A conceptual illustration of the YouTube logo intertwined with AI neural network motifs, symbolizing the legal dispute over using uploaded music for AI training. A conceptual illustration of the YouTube logo intertwined with AI neural network motifs, symbolizing the legal dispute over using uploaded music for AI training.

YouTube has asserted in a new court filing that its terms of service provide a broad license to use music uploaded by independent artists for AI training, including its Lyria 3 music generation model.

The filing responds to a lawsuit brought earlier this year against Google by a group of independent musicians and producers. They allege the company trained Lyria 3 on copyrighted songs they had uploaded to YouTube without permission.
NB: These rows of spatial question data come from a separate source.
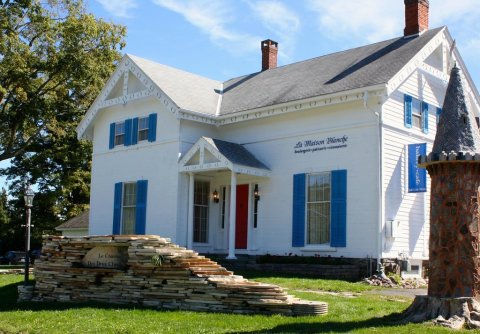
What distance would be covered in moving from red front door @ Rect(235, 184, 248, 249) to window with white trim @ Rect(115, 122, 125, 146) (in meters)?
5.70

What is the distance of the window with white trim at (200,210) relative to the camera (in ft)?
72.7

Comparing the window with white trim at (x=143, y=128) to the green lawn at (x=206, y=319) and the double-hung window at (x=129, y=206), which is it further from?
the green lawn at (x=206, y=319)

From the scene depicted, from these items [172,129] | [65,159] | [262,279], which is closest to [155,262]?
[262,279]

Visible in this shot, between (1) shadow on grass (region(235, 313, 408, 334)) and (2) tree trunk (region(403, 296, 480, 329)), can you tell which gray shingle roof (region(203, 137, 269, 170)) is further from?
(2) tree trunk (region(403, 296, 480, 329))

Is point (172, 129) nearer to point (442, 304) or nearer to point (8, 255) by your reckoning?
point (442, 304)

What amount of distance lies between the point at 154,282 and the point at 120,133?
13070 millimetres

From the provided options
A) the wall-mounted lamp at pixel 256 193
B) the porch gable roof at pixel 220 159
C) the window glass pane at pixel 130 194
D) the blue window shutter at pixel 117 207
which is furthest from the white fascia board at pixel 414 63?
the blue window shutter at pixel 117 207

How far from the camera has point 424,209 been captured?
1950cm

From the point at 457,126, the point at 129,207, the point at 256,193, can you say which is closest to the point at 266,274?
the point at 256,193

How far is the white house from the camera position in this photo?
1816 cm

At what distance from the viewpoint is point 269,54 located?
1067 inches

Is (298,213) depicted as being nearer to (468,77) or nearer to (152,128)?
(152,128)

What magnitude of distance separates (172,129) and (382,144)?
7541 millimetres

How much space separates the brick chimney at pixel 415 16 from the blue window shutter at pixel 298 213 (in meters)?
6.51
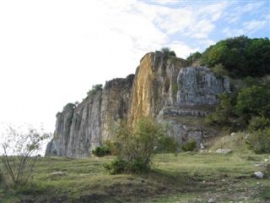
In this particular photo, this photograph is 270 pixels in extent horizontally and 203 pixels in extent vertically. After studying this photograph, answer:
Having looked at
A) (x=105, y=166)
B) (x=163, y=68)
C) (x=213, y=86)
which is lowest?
(x=105, y=166)

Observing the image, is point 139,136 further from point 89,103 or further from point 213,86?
point 89,103

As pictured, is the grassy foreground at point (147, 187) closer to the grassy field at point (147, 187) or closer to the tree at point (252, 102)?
the grassy field at point (147, 187)

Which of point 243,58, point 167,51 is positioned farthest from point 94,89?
point 243,58

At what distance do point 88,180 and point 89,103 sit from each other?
2569 inches

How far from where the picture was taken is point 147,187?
15.0 meters

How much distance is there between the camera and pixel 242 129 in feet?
139

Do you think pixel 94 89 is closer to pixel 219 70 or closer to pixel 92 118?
pixel 92 118

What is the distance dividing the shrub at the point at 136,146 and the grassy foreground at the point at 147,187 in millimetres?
532

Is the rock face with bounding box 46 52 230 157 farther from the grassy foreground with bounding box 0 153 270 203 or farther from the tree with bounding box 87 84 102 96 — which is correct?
the grassy foreground with bounding box 0 153 270 203

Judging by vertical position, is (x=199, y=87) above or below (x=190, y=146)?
above

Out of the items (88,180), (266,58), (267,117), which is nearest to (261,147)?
(267,117)

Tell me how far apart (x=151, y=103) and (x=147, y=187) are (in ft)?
142

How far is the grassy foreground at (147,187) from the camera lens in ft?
45.5

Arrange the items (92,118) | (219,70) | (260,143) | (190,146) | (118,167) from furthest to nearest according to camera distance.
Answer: (92,118) < (219,70) < (190,146) < (260,143) < (118,167)
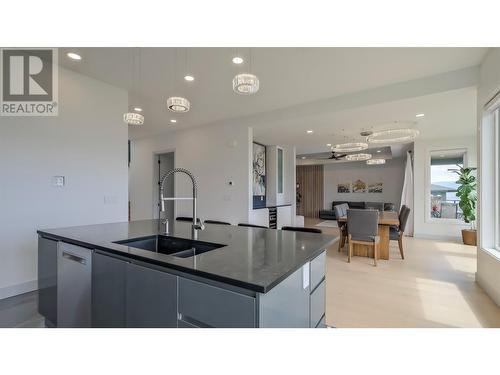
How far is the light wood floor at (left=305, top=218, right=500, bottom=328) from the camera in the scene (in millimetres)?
2174

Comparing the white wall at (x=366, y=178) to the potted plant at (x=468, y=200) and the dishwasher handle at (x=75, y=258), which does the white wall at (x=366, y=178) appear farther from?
the dishwasher handle at (x=75, y=258)

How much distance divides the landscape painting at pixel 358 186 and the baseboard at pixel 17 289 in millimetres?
10517

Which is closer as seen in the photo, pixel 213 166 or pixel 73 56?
pixel 73 56

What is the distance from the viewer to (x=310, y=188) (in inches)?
447

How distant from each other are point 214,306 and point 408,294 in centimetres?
274

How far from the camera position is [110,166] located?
3.47 metres

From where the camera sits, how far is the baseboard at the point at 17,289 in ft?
8.49

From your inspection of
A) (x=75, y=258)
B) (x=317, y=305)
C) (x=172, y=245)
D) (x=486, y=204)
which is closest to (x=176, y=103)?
(x=172, y=245)

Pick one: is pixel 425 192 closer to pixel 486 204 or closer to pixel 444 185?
pixel 444 185

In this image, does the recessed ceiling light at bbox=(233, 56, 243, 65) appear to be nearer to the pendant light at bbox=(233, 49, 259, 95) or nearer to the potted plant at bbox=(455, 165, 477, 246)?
the pendant light at bbox=(233, 49, 259, 95)

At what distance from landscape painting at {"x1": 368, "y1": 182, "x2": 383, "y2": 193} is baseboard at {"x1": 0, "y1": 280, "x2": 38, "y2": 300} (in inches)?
420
Google’s response calls the accusation an “unsupported hypothesis” but argues that even if the claim were true, YouTube’s standard upload terms grant the necessary rights.

Terms of Service as a Training License

The relevant clause, cited in the filing, states that by uploading content, users grant YouTube:

a worldwide, non-exclusive, royalty-free, sublicensable and transferable license to use that content (including to reproduce, distribute, prepare derivative works, display and perform it) in connection with the service and YouTube’s (and its successors’ and affiliates’) business.

The dispute focuses on material uploaded directly by independent creators, not music supplied by major or independent labels. Those commercial partners may have separate licensing agreements that specifically address AI training.

Earlier Signals and Opt-Out Limits

Google previewed this legal stance earlier in the year when it expanded access to Lyria 3. A company blog post at the time said Google had “been very mindful of copyright and partner agreements as we’ve trained Lyria 3.” When journalists asked for clarification, representatives stated the model was trained on music that YouTube and Google had the rights to use “under their terms of service, partner agreements and applicable law.”

YouTube generated $60 billion from advertising and subscriptions in 2025 alone. The platform allows creators to opt out of having their uploads used for third-party AI training, but that opt-out does not cover models developed by YouTube or Google themselves.

Questions for Label Partners

The filing also raises questions for major music companies that have publicly praised YouTube’s AI approach and are building tools in partnership with the platform. Independent artists may now seek clarity on what those partners knew about the origins of the training data used in the models at the center of those collaborations.

YouTube has spent the past decade improving its relationship with the music industry through systems like Content ID and its subscription music services, transforming from a “value gap” antagonist into a key rightsholder partner. The platform has also served as a vital distribution and audience-building channel for countless independent musicians operating outside traditional label deals. The current legal argument, however, exposes a tension between that creator-friendly positioning and the scope of the license embedded in its terms of service.